GIVEN REQUEST 1: According to the procrastination thread, how many items on the daily task list does imkevingao put in bold?
GIVEN REQUEST 2: Carry on writing the procrastination thread from the point where it stops.

Ask HN: What do you do to counteract procrastination? - solipsist

I have recently started counting down in my head when I need to do something important. When I reach 0, I make myself go and do that thing. While it may sound like a gimmick, it does seem to work well for me. Simply starting to count down is easy to do, and can be done simultaneously with almost anything (except writing perhaps). Counting also gives you time and preparation in order to stop what you're doing (a.k.a. procrastinating). When you reach 0, you have this sense of obligation to stop procrastinating and do the work. The longer you count down for, the more obligated you'll be to do the work.
======
imkevingao
To start things off, if it makes you feel better, there has been studies shown
that people who have ADD or what they might call ADHD now are more likely to
succeed as an entrepreneur than those who don't. This statement is related to
the topic because people who are easily distracted are always procrastinating.

To fight procrastination, discipline is the key word here I believe. I've
always been bad at time management, but I've improved a lot lately. Now
although I attempt to stay productive as much as possible, I still feel like
time is not enough.

My approach is that I would start sticky notes on the windows screen, I would
make tasklist of the most important things I would have to do today, and bold
2 of the most important things. I force myself to get those things down.

Honestly you can read ALL the books you want. You can use all the productivity
apps you want, but when it comes down to it, your own determination is the
only factor that will fight this problem. . If you don't discipline yourself
and avoid procrastination, don't worry about it because guess what? 95% of the
population is just like you. But if you want to become to top 5% of the
population, the crim de la crim, then you better start disciplining yourself.

PROVIDED DATA:
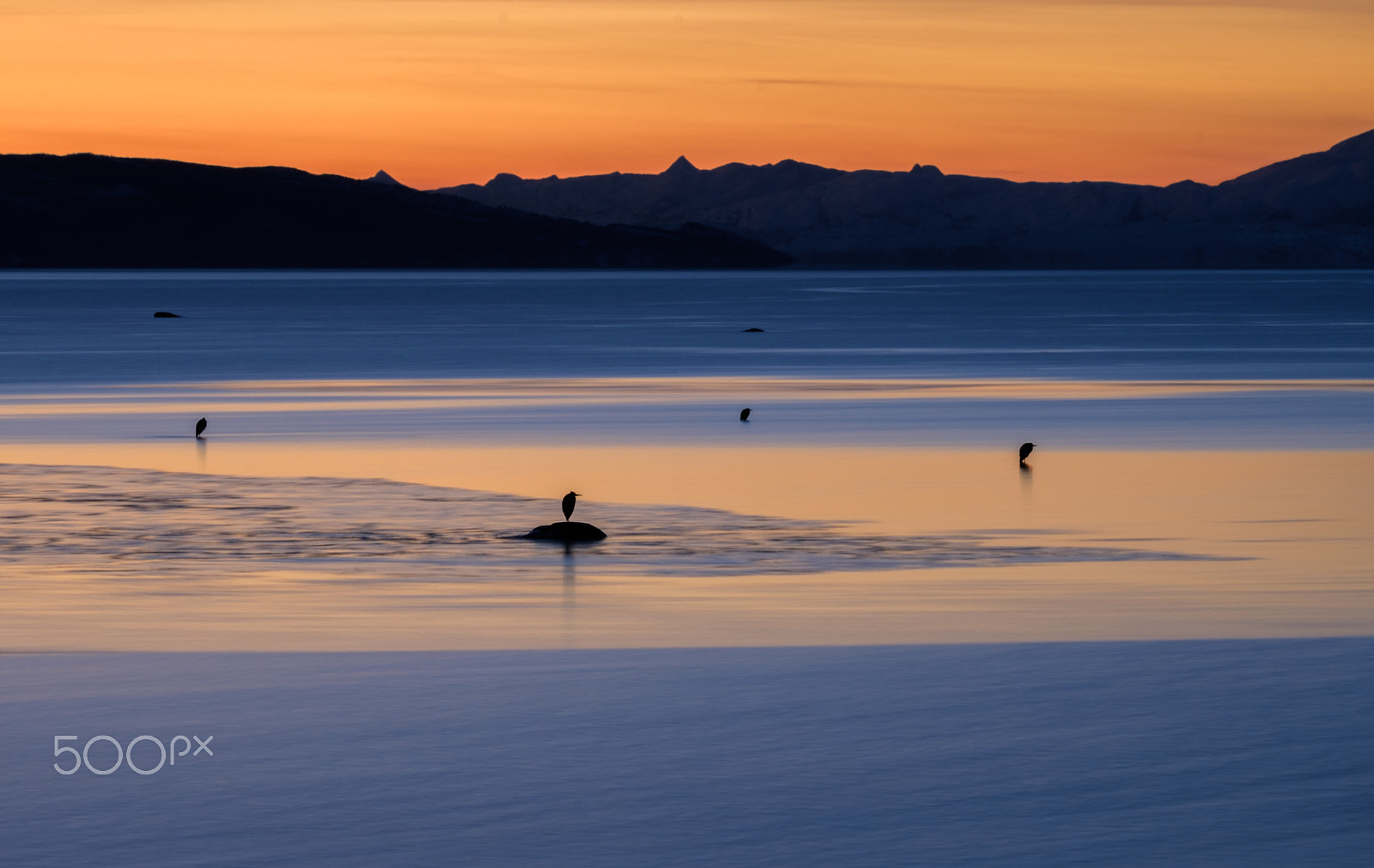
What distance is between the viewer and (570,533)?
1955 centimetres

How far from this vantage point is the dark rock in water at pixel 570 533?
19516 mm

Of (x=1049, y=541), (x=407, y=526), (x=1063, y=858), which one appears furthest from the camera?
(x=407, y=526)

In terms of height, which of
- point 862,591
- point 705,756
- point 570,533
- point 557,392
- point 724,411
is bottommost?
point 705,756

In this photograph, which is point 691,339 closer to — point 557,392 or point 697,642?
point 557,392

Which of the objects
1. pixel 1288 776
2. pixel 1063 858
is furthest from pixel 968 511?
pixel 1063 858

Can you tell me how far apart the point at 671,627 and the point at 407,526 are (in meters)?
6.74

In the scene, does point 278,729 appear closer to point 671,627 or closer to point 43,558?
point 671,627

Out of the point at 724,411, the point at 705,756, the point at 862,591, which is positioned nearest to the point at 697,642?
the point at 862,591

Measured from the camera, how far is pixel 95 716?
11.6m

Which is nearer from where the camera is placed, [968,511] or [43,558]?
[43,558]
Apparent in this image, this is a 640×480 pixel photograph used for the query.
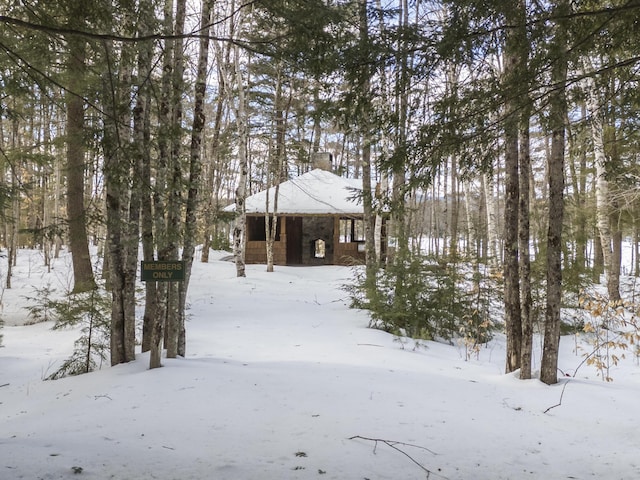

RESULT 1: Two, the most important things to do that day.

RESULT 2:
That's the self-talk mentality I use nowadays.

------
trouble
Wait until the self-hate level is high enough to make me feel unbearably bad
about not doing what I want to be doing. Not a very healthy approach.

I've also been trialling the habit of starting tasks so far ahead of time that
the deadline feels irrelevant. It's quite liberating and something I would
like to keep up.

------
fjabre
There are two of you. It's all about compromise between the two. If you don't
compromise one becomes weak and the other dominant. If one becomes dominant
you, as a whole, become unhealthy and unstable. There are a few hacks here and
there and yours sounds interesting but all hacks are useless with out having
some fundamental balance.

A well rested mind is your best weapon against imbalance. Meditate and stop
drinking coffee.

Procrastination I find is a side effect of an discontented and imbalanced
mind.

------
razzaj
I face the same problem. I think it is a "business owner/entrepreneurial"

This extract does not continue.